Kenaikan harga BBM itu sudah sangat merugikan nelayan, karena selama kenaikan bahan bakar tersebut harga ikan hasil tangkapan masih seperti biasanya tak kunjung naik, sehingga dengan tingginya harga BBM akan dapat mengurangi pendapatan nelayan.
“Kalau disini banyak nelayan tak melaut, karena harga BBM di pulau lebih mahal dibanding daratan. Jika dipaksakan melaut mereka akan merugi,” kata Tokoh Pemuda Kepulauan Raas, Fauzi Muhfa, Kamis (20/11).
Menurut dia menjelaskan, bahwa selama ini masyarakat pulau sudah membeli harga BBM diatas ketentuan harga standart, namun para nelayan masih memaksakan diri untuk melakukan penangkapan ikan, sehingga hasil tangkapan mereka seringkali tak sesuai dengan biaya yang telah dikeluarkan untuk operasional melaut.
“Apalagi harga BBM tambah naik, apa yang akan diharapkan dari hasil tangkapan mereka. Maka mereka memilih tidak melaut, agar tidak selalu menanggung kerugian yang cukup besar,” terang Fauzi.
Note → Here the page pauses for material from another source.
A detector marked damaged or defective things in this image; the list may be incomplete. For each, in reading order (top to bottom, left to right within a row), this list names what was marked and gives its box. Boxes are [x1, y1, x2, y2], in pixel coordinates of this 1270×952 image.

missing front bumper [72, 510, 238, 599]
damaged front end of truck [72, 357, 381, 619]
Tingginya harga BBM sambung Fauzi memaparkan, merupakan ulah permainan para pengepul yang mematok harga cukup tinggi, maka penjual BBM eceran juga ikut-ikutan mematok harga lebih diatas jualan dari pengepul tersebut. Tapi hal itu sepertinya belum ada perhatian dari pemerintah setempat, sehingga sampai sekarang penjual BBM eceran masih seenaknya sendiri dalam menentukan harga.
Sedangkan harga BBM jenis premium di Kepulauan Raas berkisar antara, Rp. 12.000 sampai Rp. 13.000/liter, padahal dari harga pengepul hanya Rp. 10000/liter. Untuk BBM jenis solar harganya berkisar antara Rp. 11.000 sampai Rp. 12.000/liter, sedangkan harga dari pengepul hanya Rp. 9.000/liter.
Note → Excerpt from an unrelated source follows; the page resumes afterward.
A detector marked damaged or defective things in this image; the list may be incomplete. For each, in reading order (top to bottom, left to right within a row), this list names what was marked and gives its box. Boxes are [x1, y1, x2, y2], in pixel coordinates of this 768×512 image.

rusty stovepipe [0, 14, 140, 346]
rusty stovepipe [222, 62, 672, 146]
“Ini kan aneh, harga pertamax di daratan hanya Rp.10500/liter. Sedangkan di pulau harga premium lebih mahal dibanding dengan pertamax,” kesalnya.
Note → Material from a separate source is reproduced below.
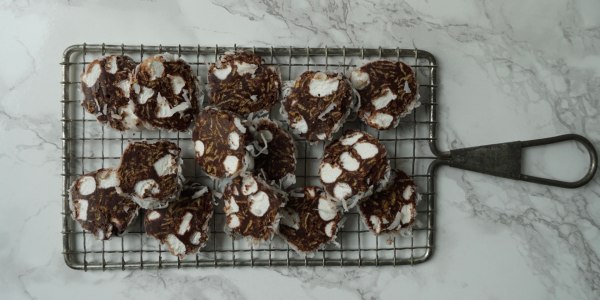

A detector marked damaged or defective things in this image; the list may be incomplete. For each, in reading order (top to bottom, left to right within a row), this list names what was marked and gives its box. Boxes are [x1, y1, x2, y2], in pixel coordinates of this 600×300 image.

rusted metal handle [442, 135, 596, 189]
Tingginya patokan harga BBM di wilayah kepulauan disinyalir karena minimnya pengawasan, akibatnya para pengusaha BBM berulah memainkan harga tanpa memikirkan nasib konsumen. Tapi masyarakat tidak bisa berbuat banyak sehingga dengan terpaksa mereka tetap membeli meski harga tidak sesuai standart.
“Karena selama ini tidak ada tim pemantau untuk menentukan patokan harga yang jelas, maka para pedagang bisa seenaknya menentukan harga,” tuturnya.
Dengan naiknya harga BBM tersebut akan semakin lengkap penderitaan masyarakat pulau yang mayoritas bermata pencaharian menjadi nelayan. Sehingga harapan untuk kesejahteraan masyarakat kepulauan semakin jauh dari harapan, terkecuali ada kebijakan yang berpihak mengenai harga BBM tersebut.
“Harapan saya selaku bagian dari masyarakat, untuk kepulauan BBM segera di subsidi oleh pemerintah, agar dapat meringankan beban penderitaan masyarakat disana. Kami meminta agar peristiwa ini diperhatikan oleh pemerintah supaya tidak menyakitkan nelayan,” pungkasnya.